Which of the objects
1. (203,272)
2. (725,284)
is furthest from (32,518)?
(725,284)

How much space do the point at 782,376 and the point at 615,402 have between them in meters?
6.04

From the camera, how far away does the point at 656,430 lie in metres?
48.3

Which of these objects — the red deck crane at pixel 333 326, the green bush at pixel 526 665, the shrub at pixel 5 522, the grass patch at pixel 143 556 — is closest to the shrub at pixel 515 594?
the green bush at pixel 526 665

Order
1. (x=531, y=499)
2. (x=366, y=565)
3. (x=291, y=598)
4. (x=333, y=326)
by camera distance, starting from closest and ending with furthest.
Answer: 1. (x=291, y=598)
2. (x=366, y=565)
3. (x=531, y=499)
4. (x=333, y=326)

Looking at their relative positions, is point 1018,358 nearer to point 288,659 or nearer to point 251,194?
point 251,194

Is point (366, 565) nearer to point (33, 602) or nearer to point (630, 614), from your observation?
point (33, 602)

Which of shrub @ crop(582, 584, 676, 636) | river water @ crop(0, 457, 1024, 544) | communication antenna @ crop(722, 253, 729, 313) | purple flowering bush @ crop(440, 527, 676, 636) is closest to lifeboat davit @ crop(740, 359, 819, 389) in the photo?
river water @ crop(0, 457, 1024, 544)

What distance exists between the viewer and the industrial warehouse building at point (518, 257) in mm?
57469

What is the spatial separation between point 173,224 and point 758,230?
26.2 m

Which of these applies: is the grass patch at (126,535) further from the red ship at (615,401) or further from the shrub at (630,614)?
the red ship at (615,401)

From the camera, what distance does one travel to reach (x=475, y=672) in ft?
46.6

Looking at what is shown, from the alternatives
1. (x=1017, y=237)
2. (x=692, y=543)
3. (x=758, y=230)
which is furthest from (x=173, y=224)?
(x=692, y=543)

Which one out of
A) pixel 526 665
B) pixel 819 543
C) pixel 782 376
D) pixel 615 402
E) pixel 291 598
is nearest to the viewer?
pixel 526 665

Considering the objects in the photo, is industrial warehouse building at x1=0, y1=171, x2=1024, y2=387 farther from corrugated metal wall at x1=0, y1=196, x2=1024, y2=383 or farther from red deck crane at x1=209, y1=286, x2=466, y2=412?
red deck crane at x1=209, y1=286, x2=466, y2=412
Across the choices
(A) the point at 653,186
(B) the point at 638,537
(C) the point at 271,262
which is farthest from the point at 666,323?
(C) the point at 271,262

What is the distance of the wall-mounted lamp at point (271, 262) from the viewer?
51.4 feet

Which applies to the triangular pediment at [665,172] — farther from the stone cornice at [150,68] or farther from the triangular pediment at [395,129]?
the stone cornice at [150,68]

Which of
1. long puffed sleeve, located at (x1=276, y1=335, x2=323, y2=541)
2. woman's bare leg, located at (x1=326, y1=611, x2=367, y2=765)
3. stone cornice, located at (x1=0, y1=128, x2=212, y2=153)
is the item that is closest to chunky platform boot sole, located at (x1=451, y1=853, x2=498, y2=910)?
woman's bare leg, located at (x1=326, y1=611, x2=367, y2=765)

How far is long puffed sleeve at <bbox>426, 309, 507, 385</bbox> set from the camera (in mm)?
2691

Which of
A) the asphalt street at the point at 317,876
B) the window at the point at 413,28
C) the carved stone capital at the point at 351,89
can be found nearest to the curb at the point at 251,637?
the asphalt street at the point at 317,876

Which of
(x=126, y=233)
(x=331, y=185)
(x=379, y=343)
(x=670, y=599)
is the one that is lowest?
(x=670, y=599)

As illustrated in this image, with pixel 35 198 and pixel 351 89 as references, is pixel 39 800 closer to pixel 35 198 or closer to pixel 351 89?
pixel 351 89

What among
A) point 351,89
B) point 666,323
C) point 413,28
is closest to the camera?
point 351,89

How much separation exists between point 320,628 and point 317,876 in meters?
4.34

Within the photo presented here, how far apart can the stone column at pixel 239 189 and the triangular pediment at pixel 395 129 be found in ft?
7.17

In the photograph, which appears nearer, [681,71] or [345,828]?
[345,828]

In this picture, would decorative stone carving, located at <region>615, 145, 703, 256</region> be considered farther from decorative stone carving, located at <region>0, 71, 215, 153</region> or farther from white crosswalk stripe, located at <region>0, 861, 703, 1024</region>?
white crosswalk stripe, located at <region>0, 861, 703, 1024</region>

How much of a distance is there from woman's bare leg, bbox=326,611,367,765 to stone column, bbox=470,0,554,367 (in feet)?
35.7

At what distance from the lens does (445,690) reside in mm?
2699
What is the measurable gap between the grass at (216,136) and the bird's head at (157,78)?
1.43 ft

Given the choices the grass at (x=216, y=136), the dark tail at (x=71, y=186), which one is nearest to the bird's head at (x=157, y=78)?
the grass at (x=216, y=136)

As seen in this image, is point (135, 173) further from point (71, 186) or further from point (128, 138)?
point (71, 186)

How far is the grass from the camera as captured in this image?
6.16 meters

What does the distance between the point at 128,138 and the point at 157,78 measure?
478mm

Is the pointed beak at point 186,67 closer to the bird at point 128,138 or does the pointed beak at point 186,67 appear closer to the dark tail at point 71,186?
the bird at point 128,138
= = = = = = =
AIM OF THE EXERCISE — Return all of the records above word for word, line by line, with nothing changed.

WRITTEN SOLUTION —
Which of the objects
1. (203,272)
2. (725,284)
is furthest from (32,518)?
(725,284)

How much space do the point at 782,376 and the point at 615,402 have between them in meters?
6.04

From the camera, how far away does the point at 656,430 lie in metres?
48.3

Which of these objects — the red deck crane at pixel 333 326, the green bush at pixel 526 665, the shrub at pixel 5 522, the grass patch at pixel 143 556 — is closest to the shrub at pixel 515 594?
the green bush at pixel 526 665

Order
1. (x=531, y=499)
2. (x=366, y=565)
3. (x=291, y=598)
4. (x=333, y=326)
by camera distance, starting from closest and ending with furthest.
Answer: 1. (x=291, y=598)
2. (x=366, y=565)
3. (x=531, y=499)
4. (x=333, y=326)

Looking at their relative positions, is point 1018,358 nearer to point 288,659 or nearer to point 251,194?
point 251,194

Is point (366, 565) nearer to point (33, 602) or nearer to point (630, 614), from your observation?
point (33, 602)

Which of shrub @ crop(582, 584, 676, 636) | river water @ crop(0, 457, 1024, 544) | communication antenna @ crop(722, 253, 729, 313) | purple flowering bush @ crop(440, 527, 676, 636) is closest to lifeboat davit @ crop(740, 359, 819, 389) in the photo?
river water @ crop(0, 457, 1024, 544)

What distance exists between the viewer and the industrial warehouse building at point (518, 257) in mm?
57469

What is the spatial separation between point 173,224 and point 758,230?
26.2 m

Which of these applies: is the grass patch at (126,535) further from the red ship at (615,401) or further from the shrub at (630,614)?
the red ship at (615,401)

From the camera, what distance does one travel to reach (x=475, y=672) in ft?
46.6

Looking at what is shown, from the alternatives
1. (x=1017, y=237)
2. (x=692, y=543)
3. (x=758, y=230)
which is furthest from (x=173, y=224)?
(x=692, y=543)

Which one out of
A) pixel 526 665
B) pixel 819 543
C) pixel 782 376
D) pixel 615 402
E) pixel 291 598
is nearest to the viewer?
pixel 526 665

Considering the objects in the photo, is industrial warehouse building at x1=0, y1=171, x2=1024, y2=387 farther from corrugated metal wall at x1=0, y1=196, x2=1024, y2=383 or farther from red deck crane at x1=209, y1=286, x2=466, y2=412?
red deck crane at x1=209, y1=286, x2=466, y2=412
Across the choices
(A) the point at 653,186
(B) the point at 638,537
(C) the point at 271,262
which is farthest from the point at 666,323?
(C) the point at 271,262

What is the distance of the wall-mounted lamp at point (271, 262) from the viewer?
51.4 feet

Which applies to the triangular pediment at [665,172] — farther from the stone cornice at [150,68] or farther from the triangular pediment at [395,129]?
the stone cornice at [150,68]

Which of
1. long puffed sleeve, located at (x1=276, y1=335, x2=323, y2=541)
2. woman's bare leg, located at (x1=326, y1=611, x2=367, y2=765)
3. stone cornice, located at (x1=0, y1=128, x2=212, y2=153)
is the item that is closest to chunky platform boot sole, located at (x1=451, y1=853, x2=498, y2=910)?
woman's bare leg, located at (x1=326, y1=611, x2=367, y2=765)

How far is long puffed sleeve at <bbox>426, 309, 507, 385</bbox> set from the camera (in mm)?
2691

Which of
A) the asphalt street at the point at 317,876
B) the window at the point at 413,28
C) the carved stone capital at the point at 351,89
can be found nearest to the curb at the point at 251,637?
the asphalt street at the point at 317,876

Which of
(x=126, y=233)
(x=331, y=185)
(x=379, y=343)
(x=670, y=599)
is the one that is lowest?
(x=670, y=599)

As illustrated in this image, with pixel 35 198 and pixel 351 89 as references, is pixel 39 800 closer to pixel 35 198 or closer to pixel 351 89?
pixel 351 89

What among
A) point 351,89
B) point 666,323
C) point 413,28
is closest to the camera?
point 351,89

How much separation exists between point 320,628 and point 317,876 in meters?
4.34

Within the photo presented here, how far apart can the stone column at pixel 239 189 and the triangular pediment at pixel 395 129 be found in ft?
7.17

In the photograph, which appears nearer, [681,71] or [345,828]?
[345,828]

In this picture, would decorative stone carving, located at <region>615, 145, 703, 256</region> be considered farther from decorative stone carving, located at <region>0, 71, 215, 153</region> or farther from white crosswalk stripe, located at <region>0, 861, 703, 1024</region>?
white crosswalk stripe, located at <region>0, 861, 703, 1024</region>

How much of a distance is there from woman's bare leg, bbox=326,611,367,765 to stone column, bbox=470,0,554,367 (in feet)?
35.7

At what distance from the lens does (445,690) reside in mm?
2699
What is the measurable gap between the grass at (216,136) and the bird's head at (157,78)?
1.43 ft

Given the choices the grass at (x=216, y=136), the dark tail at (x=71, y=186), which one is nearest to the bird's head at (x=157, y=78)?
the grass at (x=216, y=136)

As seen in this image, is point (135, 173) further from point (71, 186) or further from point (128, 138)?
point (71, 186)

How far is the grass from the camera as captured in this image?
6.16 meters

What does the distance between the point at 128,138 and the point at 157,78 measure?
478mm

Is the pointed beak at point 186,67 closer to the bird at point 128,138 or does the pointed beak at point 186,67 appear closer to the dark tail at point 71,186?
the bird at point 128,138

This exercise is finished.